La afirmación se vincula al tema monetario, y bien podría ser expuesta así: “Si el único objetivo que tienes en la vida es volverte millonario, nunca lo conseguirás”.

La riqueza es una consecuencia, un resultado. NO es un objetivo. La riqueza es producto de lo que se hace, no es “lo que se hace”. No existe el oficio de “hacerse millonario”. Aquellos que sueñan desde temprano con ser y tener una “vida de ricos”, concluyen soñando, y sin riquezas.

En la actualidad la fortuna Rockefeller no puede ser cuantificada con facilidad. Y de hecho no tiene la magnitud que poseyó en sus orígenes.

Esto se debe al deseo explícito del magnate para que la fortuna fuese dispuesta en el interés de terceros. Bien o mal entendido, ése fue el destino final de la riqueza acumulada por Rockefeller. Incluso la Fundación Rockefeller no es hoy una de las instituciones más ricas de beneficencia, a pesar que fue la primera en formarse bajo criterios de organización técnica moderna, y la que más impacto tuvo en la historia contemporánea.

El dinero amasado por Rockefeller terminará de la forma que él lo hubiera preferido: como una corriente de agua que llega y se va. En el proceso habrá provisto de agua fresca y riego, pero pasará luego, como todo en la vida.

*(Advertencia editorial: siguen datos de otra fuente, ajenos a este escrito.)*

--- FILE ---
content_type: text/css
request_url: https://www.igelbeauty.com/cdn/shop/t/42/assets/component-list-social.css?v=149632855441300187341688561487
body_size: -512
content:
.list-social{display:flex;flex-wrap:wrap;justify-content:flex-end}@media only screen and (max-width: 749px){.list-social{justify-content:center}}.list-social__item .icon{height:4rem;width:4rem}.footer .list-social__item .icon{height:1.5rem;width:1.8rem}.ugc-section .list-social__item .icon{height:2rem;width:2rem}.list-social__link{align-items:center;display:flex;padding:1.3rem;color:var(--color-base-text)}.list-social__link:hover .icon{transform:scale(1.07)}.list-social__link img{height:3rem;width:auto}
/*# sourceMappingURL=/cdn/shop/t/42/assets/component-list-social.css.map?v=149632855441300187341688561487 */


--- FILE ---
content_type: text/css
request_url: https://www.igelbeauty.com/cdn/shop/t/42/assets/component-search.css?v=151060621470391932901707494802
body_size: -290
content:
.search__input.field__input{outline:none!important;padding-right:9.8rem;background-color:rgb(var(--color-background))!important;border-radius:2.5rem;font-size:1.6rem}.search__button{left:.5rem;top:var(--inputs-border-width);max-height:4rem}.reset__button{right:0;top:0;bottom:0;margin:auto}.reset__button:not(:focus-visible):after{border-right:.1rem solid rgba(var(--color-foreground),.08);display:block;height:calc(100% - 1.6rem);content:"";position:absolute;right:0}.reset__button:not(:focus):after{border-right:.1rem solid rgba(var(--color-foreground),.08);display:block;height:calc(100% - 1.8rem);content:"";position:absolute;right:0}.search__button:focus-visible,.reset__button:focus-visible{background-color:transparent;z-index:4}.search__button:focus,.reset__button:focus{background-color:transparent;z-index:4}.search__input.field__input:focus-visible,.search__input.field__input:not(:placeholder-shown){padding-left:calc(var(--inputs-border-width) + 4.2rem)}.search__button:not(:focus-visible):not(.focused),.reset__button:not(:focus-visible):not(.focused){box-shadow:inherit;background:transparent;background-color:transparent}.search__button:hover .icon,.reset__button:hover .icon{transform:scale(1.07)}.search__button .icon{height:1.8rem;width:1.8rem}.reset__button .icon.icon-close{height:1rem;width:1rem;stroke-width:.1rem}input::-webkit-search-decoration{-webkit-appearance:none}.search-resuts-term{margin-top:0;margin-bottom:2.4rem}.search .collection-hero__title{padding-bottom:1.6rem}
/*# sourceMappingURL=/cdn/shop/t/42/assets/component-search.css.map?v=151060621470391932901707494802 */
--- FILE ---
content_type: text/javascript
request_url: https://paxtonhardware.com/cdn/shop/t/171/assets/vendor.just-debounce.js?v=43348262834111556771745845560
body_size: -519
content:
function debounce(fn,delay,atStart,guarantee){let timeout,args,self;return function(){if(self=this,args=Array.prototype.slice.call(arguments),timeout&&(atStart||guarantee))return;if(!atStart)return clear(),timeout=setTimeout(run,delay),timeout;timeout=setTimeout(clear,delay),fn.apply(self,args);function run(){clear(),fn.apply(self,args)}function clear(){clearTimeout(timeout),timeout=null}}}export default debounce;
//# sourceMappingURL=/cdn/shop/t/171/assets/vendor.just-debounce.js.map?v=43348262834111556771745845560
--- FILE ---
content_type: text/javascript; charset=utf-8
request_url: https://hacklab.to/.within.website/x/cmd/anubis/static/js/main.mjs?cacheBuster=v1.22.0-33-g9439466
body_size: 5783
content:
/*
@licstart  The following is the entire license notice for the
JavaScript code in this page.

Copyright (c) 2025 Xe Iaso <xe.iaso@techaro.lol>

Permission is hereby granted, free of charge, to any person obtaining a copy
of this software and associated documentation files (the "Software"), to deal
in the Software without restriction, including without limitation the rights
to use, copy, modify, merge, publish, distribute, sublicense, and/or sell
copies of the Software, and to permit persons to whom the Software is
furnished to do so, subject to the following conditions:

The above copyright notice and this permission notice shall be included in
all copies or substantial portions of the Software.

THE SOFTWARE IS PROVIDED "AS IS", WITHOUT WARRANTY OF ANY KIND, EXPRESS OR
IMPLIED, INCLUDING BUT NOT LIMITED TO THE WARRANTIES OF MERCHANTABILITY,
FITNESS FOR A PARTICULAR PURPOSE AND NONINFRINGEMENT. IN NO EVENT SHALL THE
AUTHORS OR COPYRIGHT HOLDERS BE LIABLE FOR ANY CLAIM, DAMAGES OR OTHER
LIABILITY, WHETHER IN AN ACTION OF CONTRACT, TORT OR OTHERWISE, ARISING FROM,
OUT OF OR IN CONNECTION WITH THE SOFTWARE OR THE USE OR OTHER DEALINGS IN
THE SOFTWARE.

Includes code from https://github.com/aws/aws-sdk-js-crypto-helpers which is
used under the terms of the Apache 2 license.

La riqueza proviene como efecto de trabajar intensamente en proyectos, negocios, emprendimientos. Ellos, merced a esfuerzo, tiempo, paciencia y un poco de fortuna, construyen riqueza. Y en tanto se orienten a resolver problemas de la gente y mejorar sus experiencias de vida, mayores serán.

Al propio Rockefeller se le atribuye la cita: “No tengas temor de abandonar lo bueno para ir por lo grandioso”. Una apología de la sana ambición, el deseo de volar alto y llegar lejos. Ello no es solo legítimo, es necesario para el progreso. ¡Ambición, por supuesto! Pero para cambiar la realidad y afectar positivamente la vida de los demás.

La riqueza, la fortuna, los millones, no se alcanzan, ellos son los que “encuentran” al hombre en la ruta.

Ésa que se transita para lograr objetivos más grandes que su peso en oro. Propósitos que, a diferencia del preciado metal, trascienden la vida de sus creadores.

Han existido muchos millonarios en la historia, pero ¿de cuantos se conocen particularidades de su vida? ¿Cuántos dejaron algo valioso para la posteridad? Sólo los que acumularon riqueza como EFECTO de un propósito mayor, como PRODUCTO de una ambición superior al dinero.

¿Es malo desear ser millonario?, por supuesto que no. Pero conseguirlo es mucho mejor. Y ello pasa por descartar la riqueza como objetivo central.

Y una vez que se alcanza fortuna, llega otro consejo de Rockefeller:

“Yo creo que es un deber del hombre hacer todo el dinero que pueda, conservar todo el que pueda y entregar a otros todo el que pueda”

Ése es el circuito virtuoso de la riqueza.